Gli 2010, El Anatsui
Gli wall, El Anatsui

Gli (Wall) d’El Anatsui est intéressante car elle touche vraiment la phénoménologie des perceptions, et au concept de luxe. L’artiste ghanéen crée d’immenses tentures, à mi-chemin entre la sculpture, la toile et la fresque murale ornementale. Apparaissant comme des chimères, cousues de fil d’or flottant dans l’air, ce trompe-l’œil surprend par l’éclat des matériaux. Leur origine ? des capsules de bouteilles, coupées, torsadées, cousues. C’est le contraste de l'alchimie de sa création : transformant le métal en or, le déchet en une œuvre qui nous enveloppe de luxe, de rareté. L’œuvre est en adéquation et en contraste avec le monde doré de l’art contemporain.

Les murs sont des constructions, des barrières.

L’œil ne peut percevoir qu’une partie de ce qu’il y a à travers ces barrières.

Le visiteur partie intégrante de la vie des œuvres

La tendance à cette expansion montre que le marché de l’art s’ouvre à de nouveaux modes de communication et à de nouveaux publics. L’art contemporain est réellement devenu un centre d’intérêt de plus en plus accessible, par des expositions, des installations urbaines de plus en plus riches et variées.


L’immersion possible du public rend le visiteur partie intégrante de la vie des œuvres.


Certains artistes travaillent sur l'idée de la place du regardeur, comme Jeff Koons dont les sphères brillantes renvoient le reflet du spectateur, qui aime à se voir et à se reconnaître dans l’illusion d’un chef d’oeuvre. (Gazing Ball, 2015)

La foire met l’amateur d’art au centre de l'évènement, dans une dimension sociale très présente, et l’artiste est l’absent de cet orchestre. La jungle de galeries et d’œuvres empilées se neutralisant les unes par rapport aux autres. La rencontre avec les œuvres peut déboucher sur une appropriation matérielle (collectionneurs), ou sur une série de visions éclectiques (visiteurs-amateurs d’art), compositions d’un cabinet de curiosité. Cet univers, construit d’éléments disparates qui se font écho, a des airs de parc d’attractions singulier.

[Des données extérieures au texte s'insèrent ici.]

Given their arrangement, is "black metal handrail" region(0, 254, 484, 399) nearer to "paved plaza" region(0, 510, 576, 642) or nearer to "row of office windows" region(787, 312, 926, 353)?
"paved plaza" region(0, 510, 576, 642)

La valeur marchande semble annihiler
l’expérience d’immersion et
de compréhension d'une oeuvre

Le regardeur observe quelque chose d’éphémère, qu’il ne reverra sans doute pas dans un lieu public. Cet instant fugace de découverte est le plus précieux. L’exposition des galeries enchevêtrées change notre système de représentation des œuvres. Il est vraiment modifié et incite le regard du spectateur à se fier à d’autres critères, à l’interpréter différemment, tant la valeur marchande semble annihiler l’expérience d’immersion et de compréhension d’une œuvre.

Les œuvres paraissent à demi présentes, comme si une de leurs dimensions leur manquait, c’est une surface qu’on a envie de gratter pour voir plus en profondeur. Et elles sont là comme pour témoigner de notre époque en tant que phénomènes, reflet étrange ou familier de ce que nous sommes amenés à voir, connaître, et apprécier. Notre regard est ainsi panoramique, influencé et se doit de s’affranchir.

Ainsi, certaines installations échappent plus à la logique mercantile, et gardent une identité plus prégnante : Jungle Jam de Chelpa Ferro est une installation décalée dans laquelle le rythme sonore critique les technologies automatisées, la consommation de plastiques et la pollution sonore de notre vie quotidienne. 


Le dénuement de la salle et les sacs plastiques suspendus provoquent une magie qui opère par la superposition d’expériences s’articulant dans ce ballet de plastiques ; si ridicule, si simple et si chargé de sens, cette installation intelligente provoque le rire, et interroge sur les moyens de se libérer par l’imagination et la musique.

L’exposition de l’art questionne nos sociétés, l’ère dans laquelle nous vivons, nos goûts et leurs origines. Ce sont des centaines de milliers de points de vue sur des sujets différents, dans une mise en abîme où l’art s’observe lui-même. Des faits historiques, des courants d’artistes, qui sont réinterprétés, remis en question. Tout ce dont on se nourrit, et qu’on arrive à régurgiter d’une manière ou d’une autre, pour faire-œuvre.